# Forgot how bad cable was



## lee635 (Apr 17, 2002)

Due to the very slow economy, we've been under some serious austerity measures that limit overnight travel, so I haven't stayed in a hotel in a couple months. Well, I stayed at a hotel last week and they had full basic cable. What really sucked was that all the shopping and infomercial channels were interspersed with the network and news channels. And all the locally produced cable-commercials were horrible. The picture was clear on some channels and almost nonexistant on others. 

No electronic program guide -- how third world!!???!!


----------



## music_beans (Mar 21, 2003)

The local commercials were horrible? The ones i see around here are not bad.


----------



## TerryC (Jul 18, 2002)

That's sarcasm, right beans?


----------



## music_beans (Mar 21, 2003)

No. Local commercials here are just for car dealerships, Touchstone Energy, etc. They are made really well. (with the exception for some of them.)


----------



## raj2001 (Nov 2, 2002)

Yeah, that sure sounds like *hotel* cable all right. I hate hotel TV's.


----------



## music_beans (Mar 21, 2003)

They can be crappy sometimes. Motel 6 has their own channel lineup, which is ONLY about 20 channels, all basic. No premium channels like you get at Ramada or Super 8.


----------



## waydwolf (Feb 2, 2003)

Satellite sucks just as bad if the work is not done well and the package is low-end. Most hotels are wired cut-rate by electricians who learned coax from reading a box at Home Depot.

I've been in real nice hotels which had cable provided premiums as part of my room rate and prefectly clear pictures and good cabling. I've also been to one in rural PA where Adelphia's signal was so low I could point out the issues without a meter(signal reflection, power interference, FM ingress, etc.).


----------



## TimL (Apr 24, 2002)

If I'm in a hotel I would like nothing more than what the average cable viewer in that area gets on a Cable Ready TV (about 50-60 channels) HBO, Cinemax, etc are ok, but not necessary for me. Also all full power OTA channels. A lot of hotels/motels I stay in have maybe 15-25 channels, Usually the big 4 OTA plus a few of the most popular basic cable networks and a Home shopping or two. which really is not enough. And some of the TV's they have are ancient..some with really old cable boxes. I like taking a portable TV on trips just to see what is out there OTA.

Tim Lones


----------



## Steve Mehs (Mar 21, 2002)

Some of the hotels I've stayed at have a decent channel line up but picture quality is generally awful. Two summers ago when I was in Detroit, I forget which hotel, but there was a 80 channel analog cable lineup but some channels were 70-80 % snow. In terms of best PQ, that would be at Comfort Inn with Comcast Cable of Philly. The local commercials are annoying, here we have some GM dealership whose tag line is the word 'Huge', with some guy screaming it, too bad local commercials are still shown on local channels  On cable nearly all local insert commercials are from the Rochester area.


----------



## raj2001 (Nov 2, 2002)

The worst I've seen is at a best western I stayed at in Toronto. They only had about 25-30 channels, most of them were complete crap :lol:


----------



## Guest (Apr 26, 2003)
________________________
--- STATED GOAL 1 ---
Please name every hotel or motel chain mentioned in the hotel cable thread.
--- STATED GOAL 2 ---
Proceed with the forum thread about hotel cable TV, writing the next post where it stops.
The material after this point comes from a different source.
________________________
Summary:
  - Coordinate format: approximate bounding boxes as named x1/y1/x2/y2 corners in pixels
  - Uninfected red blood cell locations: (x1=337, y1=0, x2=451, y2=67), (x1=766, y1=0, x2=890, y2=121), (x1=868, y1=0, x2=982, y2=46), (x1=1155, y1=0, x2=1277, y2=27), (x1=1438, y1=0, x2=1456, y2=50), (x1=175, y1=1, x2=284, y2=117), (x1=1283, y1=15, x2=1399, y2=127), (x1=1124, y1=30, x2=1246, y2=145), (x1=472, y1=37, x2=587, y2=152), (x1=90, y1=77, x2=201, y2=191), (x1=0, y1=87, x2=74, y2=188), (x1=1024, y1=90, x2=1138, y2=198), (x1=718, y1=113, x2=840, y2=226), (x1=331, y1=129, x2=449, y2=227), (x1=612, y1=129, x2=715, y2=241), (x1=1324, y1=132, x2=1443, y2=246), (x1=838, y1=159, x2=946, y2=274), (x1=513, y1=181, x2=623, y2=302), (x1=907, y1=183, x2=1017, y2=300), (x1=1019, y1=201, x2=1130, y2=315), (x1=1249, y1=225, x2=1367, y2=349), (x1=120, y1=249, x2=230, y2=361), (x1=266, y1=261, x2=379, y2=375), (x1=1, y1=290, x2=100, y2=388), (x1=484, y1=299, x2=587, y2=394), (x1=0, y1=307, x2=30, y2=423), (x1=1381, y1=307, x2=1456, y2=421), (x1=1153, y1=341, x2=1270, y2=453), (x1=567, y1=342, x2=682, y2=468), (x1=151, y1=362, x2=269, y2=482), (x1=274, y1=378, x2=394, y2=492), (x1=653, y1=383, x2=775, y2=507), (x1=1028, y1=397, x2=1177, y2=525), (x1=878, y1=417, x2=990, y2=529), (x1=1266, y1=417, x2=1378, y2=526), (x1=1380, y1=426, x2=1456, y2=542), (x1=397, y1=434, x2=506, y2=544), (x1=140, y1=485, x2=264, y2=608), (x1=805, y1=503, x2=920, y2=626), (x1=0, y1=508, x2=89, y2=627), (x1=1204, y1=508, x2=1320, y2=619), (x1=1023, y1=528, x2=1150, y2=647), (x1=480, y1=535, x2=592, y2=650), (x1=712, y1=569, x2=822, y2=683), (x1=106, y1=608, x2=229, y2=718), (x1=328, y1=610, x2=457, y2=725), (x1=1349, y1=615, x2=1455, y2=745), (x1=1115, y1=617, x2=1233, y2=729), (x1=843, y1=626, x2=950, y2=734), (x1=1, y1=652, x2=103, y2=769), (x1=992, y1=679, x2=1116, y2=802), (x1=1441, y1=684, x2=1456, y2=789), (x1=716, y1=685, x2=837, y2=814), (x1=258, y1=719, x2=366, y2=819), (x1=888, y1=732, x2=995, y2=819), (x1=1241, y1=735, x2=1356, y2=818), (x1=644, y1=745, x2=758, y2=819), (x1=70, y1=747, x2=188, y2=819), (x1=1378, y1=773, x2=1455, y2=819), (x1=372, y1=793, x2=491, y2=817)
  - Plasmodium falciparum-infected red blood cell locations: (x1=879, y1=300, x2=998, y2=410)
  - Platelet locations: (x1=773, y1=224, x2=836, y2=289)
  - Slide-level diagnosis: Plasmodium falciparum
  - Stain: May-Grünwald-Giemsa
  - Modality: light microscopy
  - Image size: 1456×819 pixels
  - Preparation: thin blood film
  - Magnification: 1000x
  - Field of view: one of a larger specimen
________________________
--- EXERCISE RESPONSE 1 ---
Motel 6, Ramada, Super 8, Comfort Inn, best western

--- EXERCISE RESPONSE 2 ---
There are various reasons why Hotel Cable Service is really crappy. I've been in many Hotels and Motels, some Five Star and the majority have crappy feeds. The hotel managements dont seem to care either. The local cable company may provide them with a decent feed but the equipment used in the hotel to redistribute the signal is probably inadequate. Old Low Bandwidth amplifiers, Poorly shielded cable, some channels maybe re-modulated in the hotel and placed on a different numbering scheme using lousy modulators, etc. The cable company likely sells the feed to the hotel with a bulk rate and the hotel then does what they want with the signal, ususally degrading it. They dont care either. So dont assume its the fault of the cable company, because its likely the hotel/motel causing bad PQ.


----------



## Wedgecon (Jul 13, 2002)

Motel 6 Does have HBO, but thas it..


----------



## Brett (Jan 14, 2003)

Most hotels will only give 1 channel of HBO. They dont want to give more feeds of premium channels since they'd rather you order movies.


----------



## TerryC (Jul 18, 2002)

> _Originally posted by music_beans _
> *No. Local commercials here are just for car dealerships, Touchstone Energy, etc. They are made really well. (with the exception for some of them.)  *


The car commercials I've seen usually feature a middle aged man with a pot belly shouting at me about how his prices are INSANE!!!!

Those are the kinds of local commercials I remember, before I was introduced to the wonderful world of PVRs, of course.

God bless 'em.


----------



## Richssat (Jul 2, 2002)

While waiting for my house to be finished I had to spend the last month at the local "Extended Stay" hotel. 12 Channel headend sysetem, two of them were shopping channels and two were CNN. Thank God I had a south facing window, dug a dish and receiver out of storage and managed to get it to work pointing out the window (had to take the screen out). Signal strength was low (about 40) but it worked. That and an RF mod for my PS2 and I had almost all the comforts of home (except interntet access).

Glad to be in my house now, enjoying my overkill structured wiring system.

RR


----------



## DarrellP (Apr 24, 2002)

I stayed at a Hilton in Florida last year and they had really good looking "cable". I thought, "Wow, this is the best Hotel cable I have ever seen". Then it started raining very hard and my TV displayed "Acquiring Satellite Signal" for a few seconds. No wonder it was so good. LOL.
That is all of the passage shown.